Re: [man-pages RFC PATCH v4] statx, inode: document the new STATX_INO_VERSION field

Jeff Layton <jlayton@xxxxxxxxxx> · Fri, 09 Sep 2022 12:36:29 -0400

On Fri, 2022-09-09 at 11:45 -0400, J. Bruce Fields wrote:
> On Thu, Sep 08, 2022 at 03:07:58PM -0400, Jeff Layton wrote:
> > On Thu, 2022-09-08 at 14:22 -0400, J. Bruce Fields wrote:
> > > On Thu, Sep 08, 2022 at 01:40:11PM -0400, Jeff Layton wrote:
> > > > Yeah, ok. That does make some sense. So we would mix this into the
> > > > i_version instead of the ctime when it was available. Preferably, we'd
> > > > mix that in when we store the i_version rather than adding it afterward.
> > > > 
> > > > Ted, how would we access this? Maybe we could just add a new (generic)
> > > > super_block field for this that ext4 (and other filesystems) could
> > > > populate at mount time?
> > > 
> > > Couldn't the filesystem just return an ino_version that already includes
> > > it?
> > > 
> > 
> > Yes. That's simple if we want to just fold it in during getattr. If we
> > want to fold that into the values stored on disk, then I'm a little less
> > clear on how that will work.
> > 
> > Maybe I need a concrete example of how that will work:
> > 
> > Suppose we have an i_version value X with the previous crash counter
> > already factored in that makes it to disk.

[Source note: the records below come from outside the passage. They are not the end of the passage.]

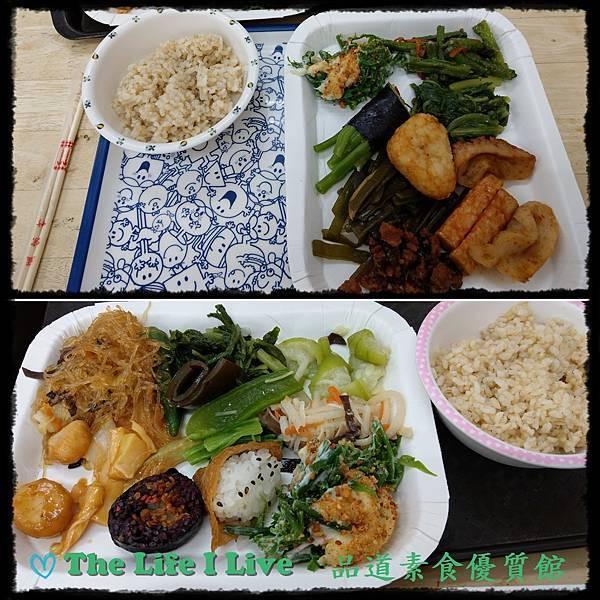 嘉義縣 餐飲 素食料理 素食料理 品道素食優質館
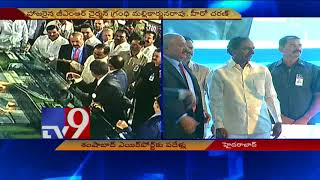 CM KCR participates in Shamshabad Airport Decade Celebrations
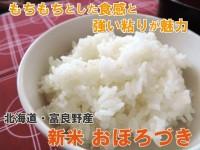 北海道・富良野産新米おぼろづき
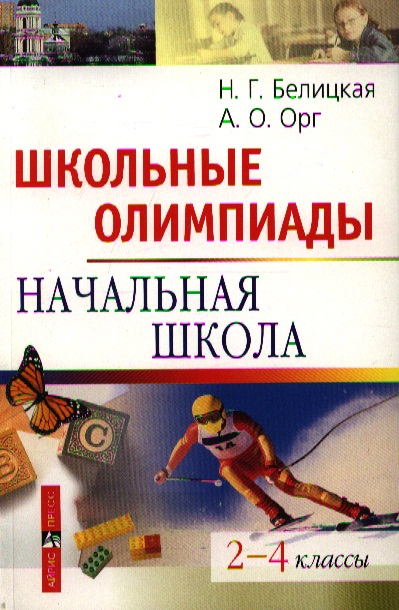 Школьные олимпиады Нач. школа 2-4 кл.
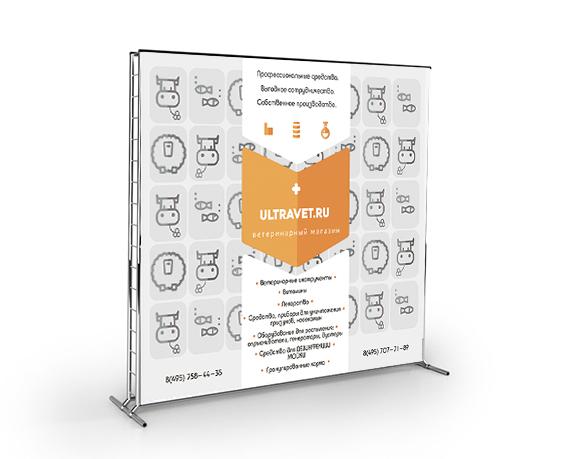 Нужен дизайн постера,  ширина 3 метра, высота 2,5 метра. фото f_7095c0e48a9593fc.jpg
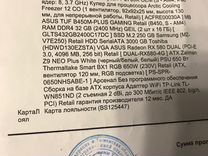 Компьютер Amd 7 2700x/32gb/3tb/ssd 250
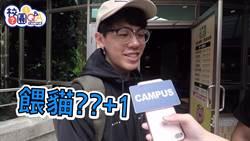 Campus校園Q&A#1 大學生翹課理由大排名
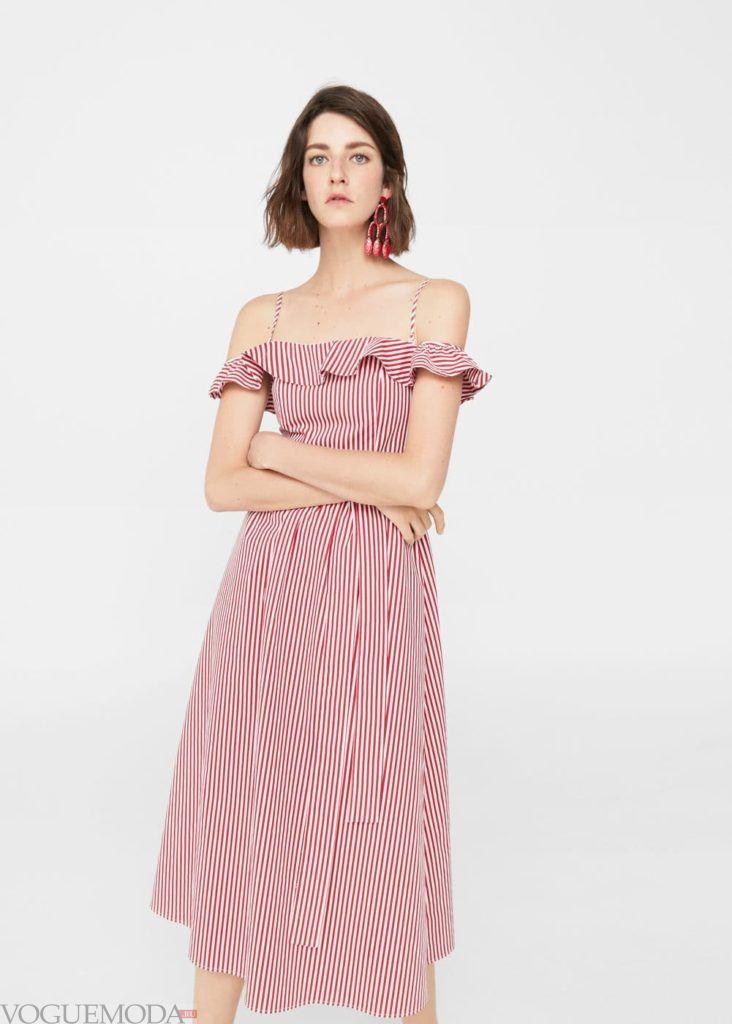 базовый гардероб платье розовое
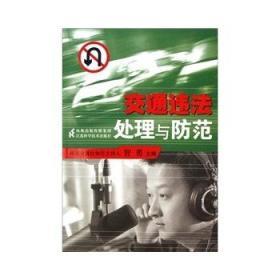 交通违法处理与防范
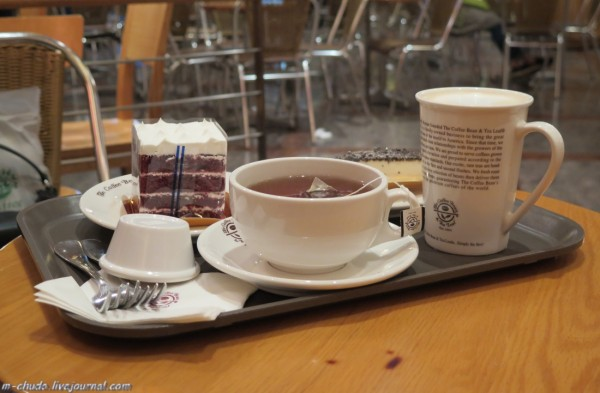 Чашечка кофе на Каннамгу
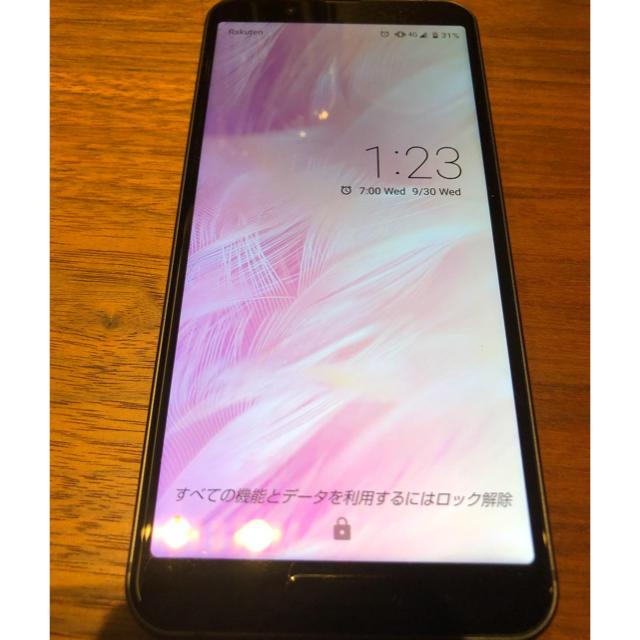 AQUOS(アクオス)のAQUOS sense3 light ブラック シムフリー スマホ/家電/カメラのスマートフォン/携帯電話(スマートフォン本体)の商品写真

We hand out a newer version
> > X+1 to a client, but that value never makes it to disk.
> > 
> > The machine crashes and comes back up, and we get a query for i_version
> > and it comes back as X. Fine, it's an old version. Now there is a write.
> > What do we do to ensure that the new value doesn't collide with X+1? 
> 
> I was assuming we could partition i_version's 64 bits somehow: e.g., top
> 16 bits store the crash counter.  You increment the i_version by: 1)
> replacing the top bits by the new crash counter, if it has changed, and
> 2) incrementing.
> 
> Do the numbers work out?  2^16 mounts after unclean shutdowns sounds
> like a lot for one filesystem, as does 2^48 changes to a single file,
> but people do weird things.  Maybe there's a better partitioning, or
> some more flexible way of maintaining an i_version that still allows you
> to identify whether a given i_version preceded a crash.
> 

We consume one bit to keep track of the "seen" flag, so it would be a
16+47 split. I assume that we'd also reset the version counter to 0 when
the crash counter changes? Maybe that doesn't matter as long as we don't
overflow into the crash counter.

I'm not sure we can get away with 16 bits for the crash counter, as
it'll leave us subject to the version counter wrapping after a long
uptimes. 

If you increment a counter every nanosecond, how long until that counter
wraps? With 63 bits, that's 292 years (and change). With 16+47 bits,
that's less than two days. An 8+55 split would give us ~416 days which
seems a bit more reasonable?

For NFS, we can probably live with even less bits in the crash counter. 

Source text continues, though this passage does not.